Home Finance Write-Offs Fall to 5-Year Low as Delinquencies Improve

Posted: July 8, 2013 in Mortgage Information

A recent National Consumer Credit Trends report filed by Equifax reveals home finance write-offs year-to-date through May reached a total of $69.7 billion. This statistic shows write-offs have hit a five-year low, with a decrease of more than 23 percent year-over-year from 2012’s $90.8 billion during the same time period.

The figure is also nearly 45 percent less than the record $126 billion during the first five months of 2010.

On the opposite end of the spectrum, non-home finance write-offs have increased 3 percent year-to-date to $33.9 billion.

Additional statistics from Atlanta-based Equifax include a comparison of home finance 30-day delinquency rates in May 2012 compared to May 2013.

The data shows first mortgages in May experienced a decrease of more than 22 percent (dropping from a delinquency rate of 8.26 percent to 6.4 percent). May 2013’s home equity revolving delinquency rate dropped from 3.43 percent to 2.67 percent, a decrease of over 22 percent. Also decreasing was the home equity installment delinquency rate, showing an 18 percent dip (from 6.39 percent to 5.24 percent).

Regarding the report’s data, Equifax chief economist Amy Crews Cutts offers some insight and explanation stating that, “Improving payment behavior and decreasing delinquencies has brought some stability to the home-finance sector. While there is still concern over the high volume of existing severely delinquent loans, otherwise known as the shadow inventory, rising home values are bringing more and more borrowers into positive equity and decreasing the likelihood that they will fall into trouble.”

Cutts goes on to state that, “Low mortgage rates, though recently rising to a two-year high of 4% on 30-year fixed-rate mortgages, have supported strong refinance activity and pushed homebuyer affordability to new highs.”

Other data covered in the report expounds upon first mortgages, showing that 65 percent of severely delinquent balances exist from those loans that were opened in the 2005-2007 year window. Also, year-over-year, agency funded first mortgage balances increased 4.5 percent to $3.91 trillion over the last year in May. Non-agency funded first mortgages however, experienced a decrease of 7.7 percent in the same time period, falling from $4.13 trillion to $3.81 trillion.
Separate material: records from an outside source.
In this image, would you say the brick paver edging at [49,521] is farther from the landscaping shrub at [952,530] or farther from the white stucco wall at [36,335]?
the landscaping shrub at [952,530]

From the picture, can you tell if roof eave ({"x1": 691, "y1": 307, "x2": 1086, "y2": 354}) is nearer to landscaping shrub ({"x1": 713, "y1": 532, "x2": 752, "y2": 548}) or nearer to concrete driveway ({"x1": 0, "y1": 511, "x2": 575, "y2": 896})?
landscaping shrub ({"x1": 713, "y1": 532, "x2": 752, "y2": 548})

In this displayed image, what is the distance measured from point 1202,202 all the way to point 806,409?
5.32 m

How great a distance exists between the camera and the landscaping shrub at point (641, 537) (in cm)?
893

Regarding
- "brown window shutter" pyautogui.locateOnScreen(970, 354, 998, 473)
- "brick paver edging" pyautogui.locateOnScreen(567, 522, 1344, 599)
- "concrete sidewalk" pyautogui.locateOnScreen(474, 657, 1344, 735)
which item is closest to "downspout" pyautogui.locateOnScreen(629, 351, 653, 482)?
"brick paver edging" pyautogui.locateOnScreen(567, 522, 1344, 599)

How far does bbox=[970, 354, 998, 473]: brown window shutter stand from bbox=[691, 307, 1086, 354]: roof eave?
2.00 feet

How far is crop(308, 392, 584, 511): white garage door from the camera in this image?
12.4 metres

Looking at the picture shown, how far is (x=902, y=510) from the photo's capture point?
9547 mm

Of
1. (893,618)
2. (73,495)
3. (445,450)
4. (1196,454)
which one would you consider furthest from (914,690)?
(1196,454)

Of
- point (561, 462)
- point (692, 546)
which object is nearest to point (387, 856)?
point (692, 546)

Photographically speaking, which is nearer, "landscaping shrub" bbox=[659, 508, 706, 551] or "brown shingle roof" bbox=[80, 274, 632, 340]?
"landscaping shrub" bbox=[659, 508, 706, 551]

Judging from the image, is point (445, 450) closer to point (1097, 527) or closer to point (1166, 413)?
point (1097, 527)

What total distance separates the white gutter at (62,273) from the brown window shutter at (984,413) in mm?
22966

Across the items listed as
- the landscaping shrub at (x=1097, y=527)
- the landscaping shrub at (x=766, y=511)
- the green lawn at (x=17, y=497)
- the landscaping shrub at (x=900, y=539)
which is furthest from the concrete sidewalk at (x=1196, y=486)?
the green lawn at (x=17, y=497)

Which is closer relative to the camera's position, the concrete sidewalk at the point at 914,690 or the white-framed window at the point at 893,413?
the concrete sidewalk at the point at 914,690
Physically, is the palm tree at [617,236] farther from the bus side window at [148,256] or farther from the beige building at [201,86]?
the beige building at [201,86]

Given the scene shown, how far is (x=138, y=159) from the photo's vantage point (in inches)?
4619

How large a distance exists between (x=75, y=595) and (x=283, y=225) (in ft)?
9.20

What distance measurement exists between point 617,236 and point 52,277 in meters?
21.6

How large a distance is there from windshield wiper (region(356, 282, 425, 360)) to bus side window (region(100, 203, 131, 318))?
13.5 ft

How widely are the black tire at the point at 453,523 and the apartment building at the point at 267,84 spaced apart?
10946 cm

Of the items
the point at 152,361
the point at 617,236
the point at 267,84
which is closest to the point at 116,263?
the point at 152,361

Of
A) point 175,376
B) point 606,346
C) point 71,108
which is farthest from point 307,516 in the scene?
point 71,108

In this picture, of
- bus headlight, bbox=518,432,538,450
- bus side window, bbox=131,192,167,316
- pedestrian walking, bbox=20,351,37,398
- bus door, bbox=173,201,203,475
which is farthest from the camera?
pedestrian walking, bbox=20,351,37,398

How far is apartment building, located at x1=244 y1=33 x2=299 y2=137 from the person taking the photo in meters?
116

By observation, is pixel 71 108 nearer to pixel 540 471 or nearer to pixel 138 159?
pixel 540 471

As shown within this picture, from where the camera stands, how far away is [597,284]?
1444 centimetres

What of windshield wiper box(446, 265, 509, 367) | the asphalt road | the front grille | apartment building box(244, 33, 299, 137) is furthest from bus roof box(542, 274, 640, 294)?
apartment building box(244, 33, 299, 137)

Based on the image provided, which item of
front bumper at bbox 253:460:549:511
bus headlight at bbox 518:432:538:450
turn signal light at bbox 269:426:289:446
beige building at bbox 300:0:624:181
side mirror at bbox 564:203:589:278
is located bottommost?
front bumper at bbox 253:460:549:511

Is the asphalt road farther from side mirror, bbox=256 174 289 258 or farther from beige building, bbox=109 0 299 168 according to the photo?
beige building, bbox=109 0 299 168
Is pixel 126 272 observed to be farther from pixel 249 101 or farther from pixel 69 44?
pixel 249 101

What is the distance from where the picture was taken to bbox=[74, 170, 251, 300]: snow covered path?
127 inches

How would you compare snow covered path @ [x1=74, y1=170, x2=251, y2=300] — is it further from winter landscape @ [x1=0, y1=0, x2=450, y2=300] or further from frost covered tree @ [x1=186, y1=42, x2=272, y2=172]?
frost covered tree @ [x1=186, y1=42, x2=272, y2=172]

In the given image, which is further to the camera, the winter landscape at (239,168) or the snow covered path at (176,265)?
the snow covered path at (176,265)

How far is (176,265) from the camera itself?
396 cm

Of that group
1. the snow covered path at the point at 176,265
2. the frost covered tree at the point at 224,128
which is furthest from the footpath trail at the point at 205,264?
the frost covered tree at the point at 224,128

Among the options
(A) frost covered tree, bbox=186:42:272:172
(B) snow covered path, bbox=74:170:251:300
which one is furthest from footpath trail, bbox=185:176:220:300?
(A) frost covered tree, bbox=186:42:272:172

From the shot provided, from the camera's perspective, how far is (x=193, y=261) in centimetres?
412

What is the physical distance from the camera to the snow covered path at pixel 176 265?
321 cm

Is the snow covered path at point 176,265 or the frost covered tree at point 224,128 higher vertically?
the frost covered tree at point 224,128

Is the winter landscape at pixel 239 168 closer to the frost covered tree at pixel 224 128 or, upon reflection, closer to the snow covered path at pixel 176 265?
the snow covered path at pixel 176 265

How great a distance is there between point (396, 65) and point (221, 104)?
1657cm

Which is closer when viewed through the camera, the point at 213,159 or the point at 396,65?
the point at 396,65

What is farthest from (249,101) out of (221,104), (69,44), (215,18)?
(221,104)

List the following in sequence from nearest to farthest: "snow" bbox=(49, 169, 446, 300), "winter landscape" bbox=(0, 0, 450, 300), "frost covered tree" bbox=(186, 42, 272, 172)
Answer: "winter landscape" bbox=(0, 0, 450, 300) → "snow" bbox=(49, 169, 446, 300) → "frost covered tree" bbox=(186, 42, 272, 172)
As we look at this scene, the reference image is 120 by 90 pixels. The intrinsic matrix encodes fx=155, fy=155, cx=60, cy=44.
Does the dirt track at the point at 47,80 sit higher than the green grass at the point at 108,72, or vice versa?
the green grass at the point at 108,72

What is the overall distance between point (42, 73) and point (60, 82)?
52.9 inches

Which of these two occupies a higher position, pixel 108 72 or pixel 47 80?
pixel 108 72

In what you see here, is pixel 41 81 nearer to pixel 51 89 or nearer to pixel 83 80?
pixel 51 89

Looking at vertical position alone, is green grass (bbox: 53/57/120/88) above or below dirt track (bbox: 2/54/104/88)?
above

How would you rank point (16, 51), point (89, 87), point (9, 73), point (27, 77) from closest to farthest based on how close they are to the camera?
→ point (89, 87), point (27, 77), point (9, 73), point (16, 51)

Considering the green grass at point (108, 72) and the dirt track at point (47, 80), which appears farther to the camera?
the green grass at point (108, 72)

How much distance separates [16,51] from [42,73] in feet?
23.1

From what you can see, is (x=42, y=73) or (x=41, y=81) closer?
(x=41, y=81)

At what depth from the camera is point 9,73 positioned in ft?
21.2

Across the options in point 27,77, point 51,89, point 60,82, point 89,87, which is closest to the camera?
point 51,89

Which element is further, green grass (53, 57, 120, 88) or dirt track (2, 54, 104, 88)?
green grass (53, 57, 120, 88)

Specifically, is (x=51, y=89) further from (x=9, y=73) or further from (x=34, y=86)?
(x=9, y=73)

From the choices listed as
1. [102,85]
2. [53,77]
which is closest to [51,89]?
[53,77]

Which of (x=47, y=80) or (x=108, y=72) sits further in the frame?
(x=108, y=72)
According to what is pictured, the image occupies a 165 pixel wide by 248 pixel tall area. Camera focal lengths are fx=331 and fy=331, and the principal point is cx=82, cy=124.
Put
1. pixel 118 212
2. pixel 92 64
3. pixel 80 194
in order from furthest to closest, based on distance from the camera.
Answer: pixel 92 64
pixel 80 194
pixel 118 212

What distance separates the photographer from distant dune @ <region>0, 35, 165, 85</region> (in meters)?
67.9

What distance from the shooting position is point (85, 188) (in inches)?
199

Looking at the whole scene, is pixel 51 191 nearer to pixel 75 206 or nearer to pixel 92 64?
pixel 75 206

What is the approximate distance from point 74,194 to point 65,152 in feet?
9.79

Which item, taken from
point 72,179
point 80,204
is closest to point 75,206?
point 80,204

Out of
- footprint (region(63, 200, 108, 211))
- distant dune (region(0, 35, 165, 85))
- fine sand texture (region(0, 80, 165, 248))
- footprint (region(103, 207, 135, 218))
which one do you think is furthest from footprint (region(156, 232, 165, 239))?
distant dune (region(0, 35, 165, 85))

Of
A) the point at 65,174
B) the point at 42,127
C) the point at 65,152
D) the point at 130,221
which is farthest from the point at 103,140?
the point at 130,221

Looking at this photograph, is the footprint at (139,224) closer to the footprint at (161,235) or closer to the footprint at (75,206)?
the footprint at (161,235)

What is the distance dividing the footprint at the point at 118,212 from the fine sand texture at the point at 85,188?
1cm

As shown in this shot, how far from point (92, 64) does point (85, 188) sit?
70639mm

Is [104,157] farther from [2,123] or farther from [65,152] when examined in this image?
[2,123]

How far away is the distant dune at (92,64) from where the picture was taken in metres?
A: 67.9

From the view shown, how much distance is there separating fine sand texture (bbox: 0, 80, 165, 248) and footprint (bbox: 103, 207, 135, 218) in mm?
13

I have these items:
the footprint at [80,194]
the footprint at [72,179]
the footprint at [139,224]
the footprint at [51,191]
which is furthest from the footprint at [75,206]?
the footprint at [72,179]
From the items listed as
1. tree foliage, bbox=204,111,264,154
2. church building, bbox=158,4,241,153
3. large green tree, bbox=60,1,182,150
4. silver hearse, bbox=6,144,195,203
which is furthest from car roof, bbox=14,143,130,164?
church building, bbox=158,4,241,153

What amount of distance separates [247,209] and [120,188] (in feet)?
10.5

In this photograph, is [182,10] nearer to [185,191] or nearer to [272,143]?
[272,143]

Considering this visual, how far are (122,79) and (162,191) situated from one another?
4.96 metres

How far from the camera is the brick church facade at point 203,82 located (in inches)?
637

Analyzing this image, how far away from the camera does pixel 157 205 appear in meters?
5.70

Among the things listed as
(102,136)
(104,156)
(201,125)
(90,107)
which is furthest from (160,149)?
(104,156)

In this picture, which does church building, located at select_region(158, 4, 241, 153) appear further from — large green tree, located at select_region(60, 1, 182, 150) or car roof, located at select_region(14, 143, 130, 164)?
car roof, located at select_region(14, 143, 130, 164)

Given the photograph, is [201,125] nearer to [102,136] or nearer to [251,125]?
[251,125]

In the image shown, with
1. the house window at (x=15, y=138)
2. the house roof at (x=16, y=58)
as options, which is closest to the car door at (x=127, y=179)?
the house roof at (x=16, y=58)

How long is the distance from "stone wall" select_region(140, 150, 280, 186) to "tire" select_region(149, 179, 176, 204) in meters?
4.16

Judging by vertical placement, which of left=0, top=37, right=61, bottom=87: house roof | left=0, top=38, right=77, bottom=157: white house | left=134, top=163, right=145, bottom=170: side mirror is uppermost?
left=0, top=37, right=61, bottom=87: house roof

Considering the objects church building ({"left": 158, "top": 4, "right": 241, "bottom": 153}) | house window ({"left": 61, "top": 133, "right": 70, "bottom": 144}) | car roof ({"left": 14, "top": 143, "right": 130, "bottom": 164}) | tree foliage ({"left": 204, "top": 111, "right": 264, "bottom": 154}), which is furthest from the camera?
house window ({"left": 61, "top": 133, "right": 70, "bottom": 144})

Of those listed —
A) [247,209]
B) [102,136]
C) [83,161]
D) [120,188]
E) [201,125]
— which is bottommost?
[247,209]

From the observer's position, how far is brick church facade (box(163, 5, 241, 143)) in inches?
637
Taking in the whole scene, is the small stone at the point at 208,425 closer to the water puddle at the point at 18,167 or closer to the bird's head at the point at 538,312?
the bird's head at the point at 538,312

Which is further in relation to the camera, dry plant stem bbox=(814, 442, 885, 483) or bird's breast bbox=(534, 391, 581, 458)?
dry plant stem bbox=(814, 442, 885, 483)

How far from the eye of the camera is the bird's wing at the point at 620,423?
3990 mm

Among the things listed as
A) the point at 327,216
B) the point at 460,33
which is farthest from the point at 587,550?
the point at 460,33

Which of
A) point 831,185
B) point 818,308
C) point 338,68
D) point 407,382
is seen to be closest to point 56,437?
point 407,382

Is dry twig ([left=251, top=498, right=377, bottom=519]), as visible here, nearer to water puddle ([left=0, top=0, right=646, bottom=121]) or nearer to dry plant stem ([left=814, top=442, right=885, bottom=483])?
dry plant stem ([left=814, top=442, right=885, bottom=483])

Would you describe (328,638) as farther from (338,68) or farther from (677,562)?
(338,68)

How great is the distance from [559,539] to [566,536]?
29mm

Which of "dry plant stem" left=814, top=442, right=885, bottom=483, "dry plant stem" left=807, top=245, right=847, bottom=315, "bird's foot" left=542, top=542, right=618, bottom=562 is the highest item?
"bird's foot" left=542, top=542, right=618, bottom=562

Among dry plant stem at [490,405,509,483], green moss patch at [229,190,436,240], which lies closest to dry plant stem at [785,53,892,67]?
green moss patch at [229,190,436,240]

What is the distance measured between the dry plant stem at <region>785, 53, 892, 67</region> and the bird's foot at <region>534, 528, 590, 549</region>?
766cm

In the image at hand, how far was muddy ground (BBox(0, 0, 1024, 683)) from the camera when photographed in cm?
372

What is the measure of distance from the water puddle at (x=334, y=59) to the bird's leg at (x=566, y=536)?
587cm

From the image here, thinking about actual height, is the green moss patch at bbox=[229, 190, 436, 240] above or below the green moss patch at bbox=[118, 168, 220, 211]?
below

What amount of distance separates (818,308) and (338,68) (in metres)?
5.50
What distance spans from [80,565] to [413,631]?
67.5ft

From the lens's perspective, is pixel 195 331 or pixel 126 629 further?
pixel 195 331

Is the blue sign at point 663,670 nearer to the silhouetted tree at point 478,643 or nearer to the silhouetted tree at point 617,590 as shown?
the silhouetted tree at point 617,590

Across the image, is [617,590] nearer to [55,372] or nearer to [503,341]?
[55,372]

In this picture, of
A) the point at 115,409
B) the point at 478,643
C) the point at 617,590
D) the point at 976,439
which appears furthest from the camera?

Home equity revolving loans, in particular, also had some interesting facts shown. The total number of new loans in Q1 2013 increased more than 10 percent. The total new credit balance also increased 15 percent during that same time, rising from $17.6 billion to $20.2 billion. New loans, as well as new credit for the first quarter of this year, reached four-year highs. In addition, out of all of the severely delinquent balances, a staggering 73 percent were opened from 2005-2007.